* **Given instruction**
Can you rewrite all the entries below, changing "the camera" to "the observer" and keeping everything else the same, with the pictures left out?
────────────────────
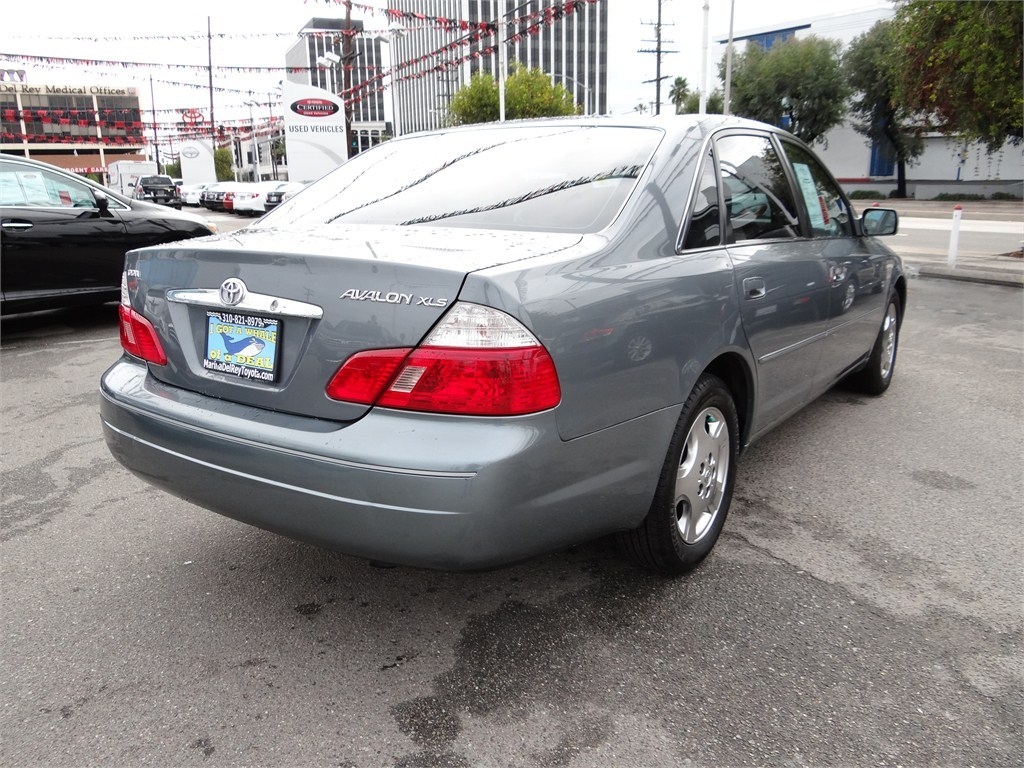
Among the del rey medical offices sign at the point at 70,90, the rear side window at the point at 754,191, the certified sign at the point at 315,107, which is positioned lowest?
the rear side window at the point at 754,191

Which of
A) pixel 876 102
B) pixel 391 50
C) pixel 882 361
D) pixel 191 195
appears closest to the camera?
pixel 882 361

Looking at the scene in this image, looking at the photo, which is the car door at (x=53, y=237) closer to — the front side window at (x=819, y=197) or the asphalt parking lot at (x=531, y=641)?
the asphalt parking lot at (x=531, y=641)

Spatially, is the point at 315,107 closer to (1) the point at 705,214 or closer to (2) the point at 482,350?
(1) the point at 705,214

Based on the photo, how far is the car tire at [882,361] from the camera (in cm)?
506

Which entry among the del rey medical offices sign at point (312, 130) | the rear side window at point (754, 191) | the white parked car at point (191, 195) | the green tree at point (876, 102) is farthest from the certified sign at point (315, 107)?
the green tree at point (876, 102)

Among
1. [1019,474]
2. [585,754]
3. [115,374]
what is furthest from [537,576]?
[1019,474]

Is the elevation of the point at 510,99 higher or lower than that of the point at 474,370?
higher

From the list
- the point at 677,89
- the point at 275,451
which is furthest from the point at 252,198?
the point at 677,89

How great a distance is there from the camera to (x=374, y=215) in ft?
9.67

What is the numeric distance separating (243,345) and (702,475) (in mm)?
1611

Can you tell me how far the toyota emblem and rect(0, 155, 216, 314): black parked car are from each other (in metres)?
5.61

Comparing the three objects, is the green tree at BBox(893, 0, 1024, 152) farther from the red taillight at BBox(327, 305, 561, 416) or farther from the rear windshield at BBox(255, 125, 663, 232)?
the red taillight at BBox(327, 305, 561, 416)

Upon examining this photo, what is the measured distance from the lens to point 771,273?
126 inches

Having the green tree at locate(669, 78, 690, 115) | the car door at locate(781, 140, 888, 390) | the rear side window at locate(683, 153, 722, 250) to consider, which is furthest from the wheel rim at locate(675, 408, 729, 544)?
the green tree at locate(669, 78, 690, 115)
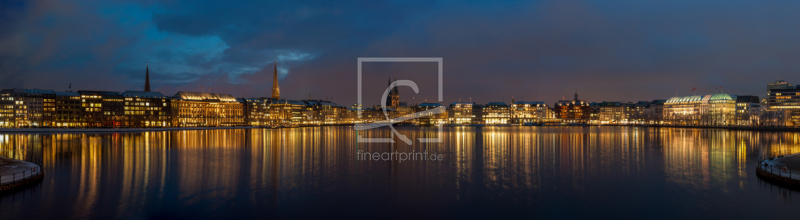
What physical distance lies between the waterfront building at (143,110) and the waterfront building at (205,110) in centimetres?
255

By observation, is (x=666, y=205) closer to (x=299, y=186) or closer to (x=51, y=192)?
(x=299, y=186)

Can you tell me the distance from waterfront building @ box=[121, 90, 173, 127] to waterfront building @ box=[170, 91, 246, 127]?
100 inches

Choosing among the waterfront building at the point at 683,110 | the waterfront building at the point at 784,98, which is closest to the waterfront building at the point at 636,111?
the waterfront building at the point at 683,110

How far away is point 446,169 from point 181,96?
123 meters

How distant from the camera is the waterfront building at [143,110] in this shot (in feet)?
354

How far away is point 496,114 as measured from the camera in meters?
196

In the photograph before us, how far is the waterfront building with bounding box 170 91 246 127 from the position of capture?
12025cm

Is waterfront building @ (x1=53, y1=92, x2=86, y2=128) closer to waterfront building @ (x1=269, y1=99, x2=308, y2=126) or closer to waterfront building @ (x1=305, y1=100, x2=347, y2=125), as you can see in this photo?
waterfront building @ (x1=269, y1=99, x2=308, y2=126)

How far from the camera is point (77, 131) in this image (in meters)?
77.9

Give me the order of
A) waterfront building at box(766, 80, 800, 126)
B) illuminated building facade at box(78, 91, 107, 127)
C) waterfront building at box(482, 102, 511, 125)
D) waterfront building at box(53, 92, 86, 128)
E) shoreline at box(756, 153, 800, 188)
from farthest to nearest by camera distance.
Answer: waterfront building at box(482, 102, 511, 125), waterfront building at box(766, 80, 800, 126), illuminated building facade at box(78, 91, 107, 127), waterfront building at box(53, 92, 86, 128), shoreline at box(756, 153, 800, 188)

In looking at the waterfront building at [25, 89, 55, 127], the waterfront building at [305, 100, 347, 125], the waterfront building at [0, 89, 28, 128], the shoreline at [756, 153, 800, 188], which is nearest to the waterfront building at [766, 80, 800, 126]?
the shoreline at [756, 153, 800, 188]

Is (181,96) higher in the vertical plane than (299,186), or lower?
higher

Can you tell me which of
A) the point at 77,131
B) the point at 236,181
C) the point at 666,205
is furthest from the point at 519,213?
the point at 77,131

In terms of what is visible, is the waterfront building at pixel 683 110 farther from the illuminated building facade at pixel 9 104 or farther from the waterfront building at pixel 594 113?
the illuminated building facade at pixel 9 104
────────────────────
* **Complete response**
Among the del rey medical offices sign at the point at 70,90, the rear side window at the point at 754,191, the certified sign at the point at 315,107, which is positioned lowest?
the rear side window at the point at 754,191

Which of
A) pixel 876 102
B) pixel 391 50
C) pixel 882 361
D) pixel 191 195
appears closest to the observer?
pixel 882 361

Looking at the scene in this image, looking at the photo, which is the car door at (x=53, y=237) closer to — the front side window at (x=819, y=197) or the asphalt parking lot at (x=531, y=641)?
the asphalt parking lot at (x=531, y=641)

Spatially, is the point at 315,107 closer to (1) the point at 705,214 or closer to (2) the point at 482,350?
(1) the point at 705,214

Based on the photo, how far is the car tire at [882,361] from the observer (in cm)?
506

Which entry among the del rey medical offices sign at point (312, 130) | the rear side window at point (754, 191) | the white parked car at point (191, 195) | the green tree at point (876, 102) is farthest from the certified sign at point (315, 107)?
the green tree at point (876, 102)

Among
1. [1019,474]
2. [585,754]
3. [115,374]
what is furthest from [537,576]?
[1019,474]

Is the elevation of the point at 510,99 higher or lower than that of the point at 474,370?
higher

From the list
- the point at 677,89
- the point at 275,451
which is furthest from the point at 252,198?
the point at 677,89

How great a distance is there from the observer to (x=374, y=215) in ft?
9.67

What is the numeric distance separating (243,345) and (702,475) (in mm)?
1611

Can you tell me how far the toyota emblem and rect(0, 155, 216, 314): black parked car are from each other (in metres)?
5.61

Comparing the three objects, is the green tree at BBox(893, 0, 1024, 152) farther from the red taillight at BBox(327, 305, 561, 416) or farther from the rear windshield at BBox(255, 125, 663, 232)?
the red taillight at BBox(327, 305, 561, 416)

Upon examining this photo, what is the measured distance from the lens to point 771,273?
126 inches

Having the green tree at locate(669, 78, 690, 115) | the car door at locate(781, 140, 888, 390) | the rear side window at locate(683, 153, 722, 250) to consider, which is furthest from the wheel rim at locate(675, 408, 729, 544)?
the green tree at locate(669, 78, 690, 115)
What physical distance lies between the waterfront building at (143,110) and the waterfront building at (205,110) in centimetres?
255

By observation, is (x=666, y=205) closer to (x=299, y=186) or closer to (x=51, y=192)?
(x=299, y=186)

Can you tell me the distance from waterfront building @ box=[121, 90, 173, 127] to waterfront building @ box=[170, 91, 246, 127]?
100 inches

Choosing among the waterfront building at the point at 683,110 | the waterfront building at the point at 784,98, which is closest to the waterfront building at the point at 636,111?
the waterfront building at the point at 683,110

How far away is point 446,169 from point 181,96?
123 meters

How distant from the observer is the waterfront building at [143,110] in this shot (in feet)?
354

How far away is point 496,114 as measured from the observer in meters?
196

In the photograph before us, how far is the waterfront building with bounding box 170 91 246 127 from the position of capture?
12025cm

Is waterfront building @ (x1=53, y1=92, x2=86, y2=128) closer to waterfront building @ (x1=269, y1=99, x2=308, y2=126) or closer to waterfront building @ (x1=305, y1=100, x2=347, y2=125), as you can see in this photo?
waterfront building @ (x1=269, y1=99, x2=308, y2=126)

How far from the observer is point (77, 131) in this image (in meters)?
77.9

Give me the order of
A) waterfront building at box(766, 80, 800, 126)
B) illuminated building facade at box(78, 91, 107, 127)
C) waterfront building at box(482, 102, 511, 125)
D) waterfront building at box(53, 92, 86, 128)
E) shoreline at box(756, 153, 800, 188)
from farthest to nearest by camera distance.
Answer: waterfront building at box(482, 102, 511, 125), waterfront building at box(766, 80, 800, 126), illuminated building facade at box(78, 91, 107, 127), waterfront building at box(53, 92, 86, 128), shoreline at box(756, 153, 800, 188)

In looking at the waterfront building at [25, 89, 55, 127], the waterfront building at [305, 100, 347, 125], the waterfront building at [0, 89, 28, 128], the shoreline at [756, 153, 800, 188], which is nearest to the waterfront building at [766, 80, 800, 126]?
the shoreline at [756, 153, 800, 188]

Is (181,96) higher in the vertical plane than (299,186), or lower?
higher

Can you tell me which of
A) the point at 77,131
B) the point at 236,181
C) the point at 666,205
is furthest from the point at 519,213?
the point at 77,131

In terms of what is visible, is the waterfront building at pixel 683 110 farther from the illuminated building facade at pixel 9 104 or farther from the waterfront building at pixel 594 113?
the illuminated building facade at pixel 9 104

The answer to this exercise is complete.